Le partenariat de recherche Tryspaces et le Conseil jeunesse de Montréal (CjM) se sont récemment penchés sur l’utilisation de l’espace urbain par les jeunes la nuit. Une occasion de mettre en lumière un phénomène encore méconnu dans la métropole.
Le vaste projet de recherche a été réalisé grâce à une collaboration entre l’Université de Montréal, l’organisme REsPIRE et le CjM, dans le cadre du projet Tryspaces.
L’objectif de ce dernier consiste à documenter et à comparer les pratiques des jeunes dans les espaces publics de quatre villes du monde, soit Montréal, Hanoï, Mexico et Paris.
«On s’intéresse spécifiquement aux jeunes et à leur appropriation de l’espace public. Dans le cas de Montréal, on s’intéresse à la plus grande tolérance envers la transgression», explique Nathalie Boucher, chercheuse en études urbaines et directrice de l’organisme REsPIRE.
L’utilisation de l’espace public la nuit par les jeunes est assez mécomprise. Dans des villes européennes comme Amsterdam et Barcelone, le potentiel nocturne a déjà été exploité, surtout au niveau économique, mais pas ici.
Nathalie Boucher, chercheuse en études urbaines et directrice de l’organisme REsPIRE
Un rapport de projet et 28 recommandations ont par ailleurs été présentés au comité exécutif de la Ville de Montréal le 13 avril.
Que font les jeunes la nuit?
Si le projet s’est intéressé à l’utilisation de l’espace public dans son ensemble, l’équipe constate un phénomène particulier chez les jeunes dès la tombée du jour.
«Ce qui est apparu nous a assez surpris. Les jeunes, ce qu’ils veulent faire et qu’ils mettent déjà en place là où c’est possible, c’est simplement se retrouver entre eux pour ne rien faire de particulier, si ce n’est passer un moment banal ensemble», relate Nathalie Boucher.
Après de nombreuses heures à observer près de 8000 usagers dans six parcs montréalais, il a été constaté que les jeunes étaient susceptibles de subir une forme de discrimination durant la nuit.

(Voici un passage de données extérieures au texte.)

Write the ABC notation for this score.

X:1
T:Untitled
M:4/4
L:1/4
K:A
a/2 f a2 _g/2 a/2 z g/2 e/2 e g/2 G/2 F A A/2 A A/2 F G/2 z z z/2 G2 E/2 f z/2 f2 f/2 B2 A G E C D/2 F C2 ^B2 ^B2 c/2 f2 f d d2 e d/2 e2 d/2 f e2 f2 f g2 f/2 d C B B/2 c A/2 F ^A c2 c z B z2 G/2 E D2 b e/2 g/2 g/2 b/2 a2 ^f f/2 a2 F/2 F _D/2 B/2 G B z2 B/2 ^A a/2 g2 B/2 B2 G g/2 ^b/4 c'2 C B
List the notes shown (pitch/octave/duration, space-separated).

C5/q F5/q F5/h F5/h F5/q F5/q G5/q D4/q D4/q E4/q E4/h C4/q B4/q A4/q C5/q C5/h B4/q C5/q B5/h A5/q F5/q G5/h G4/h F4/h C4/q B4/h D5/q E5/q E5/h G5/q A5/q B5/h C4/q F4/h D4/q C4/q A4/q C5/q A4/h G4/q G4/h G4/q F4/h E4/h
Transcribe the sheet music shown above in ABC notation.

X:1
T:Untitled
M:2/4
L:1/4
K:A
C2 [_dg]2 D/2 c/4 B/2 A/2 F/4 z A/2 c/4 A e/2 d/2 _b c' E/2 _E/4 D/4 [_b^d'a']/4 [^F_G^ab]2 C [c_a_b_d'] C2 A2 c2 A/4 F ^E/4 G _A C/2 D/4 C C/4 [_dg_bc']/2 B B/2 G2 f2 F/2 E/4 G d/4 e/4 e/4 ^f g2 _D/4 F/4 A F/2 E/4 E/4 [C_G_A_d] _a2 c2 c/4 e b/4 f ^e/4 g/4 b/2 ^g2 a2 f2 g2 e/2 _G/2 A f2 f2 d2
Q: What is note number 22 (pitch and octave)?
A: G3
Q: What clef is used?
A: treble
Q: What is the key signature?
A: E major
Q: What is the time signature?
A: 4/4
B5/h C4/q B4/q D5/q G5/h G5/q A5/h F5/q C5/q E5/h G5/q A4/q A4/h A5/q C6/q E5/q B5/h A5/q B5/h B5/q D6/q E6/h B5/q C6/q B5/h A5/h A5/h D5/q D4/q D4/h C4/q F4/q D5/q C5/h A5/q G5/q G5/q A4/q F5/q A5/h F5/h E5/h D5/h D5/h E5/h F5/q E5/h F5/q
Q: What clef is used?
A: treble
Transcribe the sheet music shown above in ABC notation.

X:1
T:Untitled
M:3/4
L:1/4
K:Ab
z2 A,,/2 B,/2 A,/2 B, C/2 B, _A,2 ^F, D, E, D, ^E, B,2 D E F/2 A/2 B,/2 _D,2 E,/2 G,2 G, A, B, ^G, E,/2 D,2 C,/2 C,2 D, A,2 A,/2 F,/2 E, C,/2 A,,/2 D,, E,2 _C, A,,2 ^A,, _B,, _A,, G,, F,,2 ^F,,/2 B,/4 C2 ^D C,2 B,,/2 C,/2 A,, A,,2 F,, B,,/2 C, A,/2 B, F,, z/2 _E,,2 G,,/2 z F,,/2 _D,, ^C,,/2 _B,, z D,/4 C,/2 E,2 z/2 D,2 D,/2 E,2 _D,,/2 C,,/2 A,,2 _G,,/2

«On nous a rapporté en entrevue un cas où des riverains ont appelé la police alors que des jeunes étaient littéralement en train de faire de la poésie dans un parc. Il existe bel et bien un biais de perception sociale dont peuvent être victimes ces derniers la nuit.»
Pour le président du CjM, Pentcho Tchomakov, cette perception ne serait pas toujours justifiée.
«Au final, il est important de rappeler que très peu des activités nocturnes des jeunes sont considérées “hors normes” ou délinquantes. Ce dont les jeunes ont besoin, c’est de pouvoir se retrouver normalement, et de façon sécuritaire.»
Il y a un réel besoin au niveau du manque d’espace public pour les jeunes à Montréal, ce qui peut parfois créer des enjeux avec le reste de la population.
Hien Pham, professeure en études urbaines à l’UQAM
Vivre la nuit
De nombreux jeunes ont également exprimé à l’équipe de recherche d’autres besoins, comme celui de faire du sport ou d’étudier tard le soir, par exemple.
«On a mesuré un grand besoin de faire des activités ordinaires, mais dans un contexte nocturne et plus tardif que les adultes. Malheureusement, à l’heure d’aujourd’hui, il n’y a pas grand-chose qui leur offre cette opportunité dans la ville», mentionne Mme Boucher.
La chercheuse en études urbaines explique également que le transport et la centralisation des établissements pouvant accueillir les jeunes dans un contexte festif constituent d’autres enjeux sur lesquels se penchera l’analyse des données de cette étude dans les prochains mois.
«On commence à peine à s’intéresser à ce phénomène à Montréal. La Ville organise d’ailleurs le Sommet de la Nuit depuis l’année passée. Ça va permettre de pouvoir avancer sur le sujet et de mieux répondre aux besoins des jeunes dans les années à venir», conclut Mme Boucher.